Many people complain that grocery store tomatoes last longer, but are flavorless compared to their garden varieties. Can this study help breeders get back to a better-tasting commercial tomato?

Giovannoni: Post-World War II, there was a lot of breeding emphasis on field performance and yield, in addition to disease resistance. Today’s commercial varieties are a product of more recent breeding focused on good-looking tomatoes with long shelf-life: traits allowing them to survive the long supply chain common in the U.S. and Europe, where many tomatoes are grown in a few high production areas. Extending shelf life means delaying ripening—but also the associated development of higher quality flavors and aromas. Remedies to this poor quality are currently major focus areas of breeders and seed companies. For example, breeders might focus on the areas of excess wild species DNA we found, and perhaps bring them back to something closer to the cultivated tomato with a positive impact on quality. Also, as we learn more about the specific genes impacting quality, these additional tomato genomes may provide useful variants in important quality genes that can be bred into additional modern varieties for improved flavor.

What other traits do wild tomato ancestors have that breeders might want to reintroduce into modern plants and why?

Giovannoni: Wild plants have lots to offer.
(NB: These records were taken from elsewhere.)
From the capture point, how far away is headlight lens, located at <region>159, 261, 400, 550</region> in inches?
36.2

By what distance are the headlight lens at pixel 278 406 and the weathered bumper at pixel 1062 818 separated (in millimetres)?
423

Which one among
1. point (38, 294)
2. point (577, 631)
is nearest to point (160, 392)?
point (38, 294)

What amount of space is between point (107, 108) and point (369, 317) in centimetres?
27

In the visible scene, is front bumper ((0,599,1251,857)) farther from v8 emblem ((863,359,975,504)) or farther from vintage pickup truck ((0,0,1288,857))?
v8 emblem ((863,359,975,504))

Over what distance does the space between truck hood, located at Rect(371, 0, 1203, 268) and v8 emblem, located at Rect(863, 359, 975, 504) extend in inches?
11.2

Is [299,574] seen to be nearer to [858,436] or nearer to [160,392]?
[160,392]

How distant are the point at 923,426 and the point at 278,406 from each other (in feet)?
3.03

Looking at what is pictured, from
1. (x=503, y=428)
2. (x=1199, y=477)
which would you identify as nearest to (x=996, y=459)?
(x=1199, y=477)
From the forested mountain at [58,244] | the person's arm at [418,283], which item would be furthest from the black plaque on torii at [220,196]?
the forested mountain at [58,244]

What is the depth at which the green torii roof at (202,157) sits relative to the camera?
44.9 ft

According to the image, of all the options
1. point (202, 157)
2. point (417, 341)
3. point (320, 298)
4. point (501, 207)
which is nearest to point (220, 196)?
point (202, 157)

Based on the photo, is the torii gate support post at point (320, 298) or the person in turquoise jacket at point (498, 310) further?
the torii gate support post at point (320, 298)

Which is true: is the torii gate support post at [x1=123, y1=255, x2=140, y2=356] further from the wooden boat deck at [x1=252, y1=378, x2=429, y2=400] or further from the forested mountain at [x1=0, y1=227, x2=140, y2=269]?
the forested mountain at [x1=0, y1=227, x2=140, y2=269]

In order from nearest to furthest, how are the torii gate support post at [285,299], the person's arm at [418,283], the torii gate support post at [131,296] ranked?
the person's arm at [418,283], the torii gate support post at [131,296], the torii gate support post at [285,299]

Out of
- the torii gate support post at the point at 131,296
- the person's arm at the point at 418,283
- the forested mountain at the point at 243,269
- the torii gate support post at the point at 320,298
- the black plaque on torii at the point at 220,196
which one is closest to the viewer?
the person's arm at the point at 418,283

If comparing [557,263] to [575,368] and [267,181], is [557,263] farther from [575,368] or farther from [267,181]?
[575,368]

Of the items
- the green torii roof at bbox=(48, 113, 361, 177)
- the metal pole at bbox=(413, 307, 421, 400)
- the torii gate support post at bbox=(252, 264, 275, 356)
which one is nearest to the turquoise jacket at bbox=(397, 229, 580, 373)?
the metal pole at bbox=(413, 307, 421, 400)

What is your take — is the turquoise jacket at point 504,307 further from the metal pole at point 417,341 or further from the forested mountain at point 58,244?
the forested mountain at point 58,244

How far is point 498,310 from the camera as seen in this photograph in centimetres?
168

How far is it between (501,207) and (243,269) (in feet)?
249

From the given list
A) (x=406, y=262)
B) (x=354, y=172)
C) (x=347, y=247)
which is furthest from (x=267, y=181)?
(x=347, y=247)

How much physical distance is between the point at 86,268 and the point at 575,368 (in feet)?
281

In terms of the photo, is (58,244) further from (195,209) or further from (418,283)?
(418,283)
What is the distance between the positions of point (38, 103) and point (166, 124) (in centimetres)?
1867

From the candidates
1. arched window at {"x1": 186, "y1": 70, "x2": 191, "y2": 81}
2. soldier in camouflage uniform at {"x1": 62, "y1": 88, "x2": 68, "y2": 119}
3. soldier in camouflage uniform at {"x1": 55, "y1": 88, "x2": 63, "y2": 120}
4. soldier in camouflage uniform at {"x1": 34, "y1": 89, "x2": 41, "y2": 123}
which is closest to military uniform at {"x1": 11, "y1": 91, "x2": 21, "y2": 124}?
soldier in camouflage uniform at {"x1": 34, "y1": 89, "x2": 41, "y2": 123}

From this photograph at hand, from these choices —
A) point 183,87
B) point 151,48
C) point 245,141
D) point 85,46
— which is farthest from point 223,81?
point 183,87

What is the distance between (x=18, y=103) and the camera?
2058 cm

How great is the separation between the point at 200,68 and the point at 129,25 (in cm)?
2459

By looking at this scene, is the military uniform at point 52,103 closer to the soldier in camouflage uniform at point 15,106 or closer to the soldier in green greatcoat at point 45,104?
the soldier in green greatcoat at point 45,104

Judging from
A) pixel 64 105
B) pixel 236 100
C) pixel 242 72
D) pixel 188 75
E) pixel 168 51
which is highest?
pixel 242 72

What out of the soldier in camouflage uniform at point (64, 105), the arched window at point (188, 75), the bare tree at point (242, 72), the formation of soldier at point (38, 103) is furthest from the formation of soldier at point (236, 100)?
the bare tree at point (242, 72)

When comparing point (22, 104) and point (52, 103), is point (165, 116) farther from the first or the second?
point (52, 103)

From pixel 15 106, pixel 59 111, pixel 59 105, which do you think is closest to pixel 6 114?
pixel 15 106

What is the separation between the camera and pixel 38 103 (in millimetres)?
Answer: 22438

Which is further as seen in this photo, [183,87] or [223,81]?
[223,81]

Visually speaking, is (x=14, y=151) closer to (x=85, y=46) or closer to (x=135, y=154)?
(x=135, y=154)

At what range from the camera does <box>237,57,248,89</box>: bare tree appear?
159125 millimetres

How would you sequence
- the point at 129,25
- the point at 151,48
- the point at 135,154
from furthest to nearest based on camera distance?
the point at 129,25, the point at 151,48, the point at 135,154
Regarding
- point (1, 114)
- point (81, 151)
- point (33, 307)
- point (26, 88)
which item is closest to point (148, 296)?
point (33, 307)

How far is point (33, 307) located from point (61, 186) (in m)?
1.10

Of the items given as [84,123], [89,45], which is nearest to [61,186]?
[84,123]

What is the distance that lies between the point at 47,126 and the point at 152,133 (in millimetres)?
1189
There are some really tough wild tomato species, growing in places with little water and extreme temperatures. Some species have traits like salt and other stress tolerances. If you can bring in traits like these, it could make a huge impact on meeting climate change challenges to global food production by opening new areas for cultivation and allowing growers to use fewer inputs. While this is mostly a question for staple crops like soy, corn, rice and wheat, it’s still very relevant for tomatoes.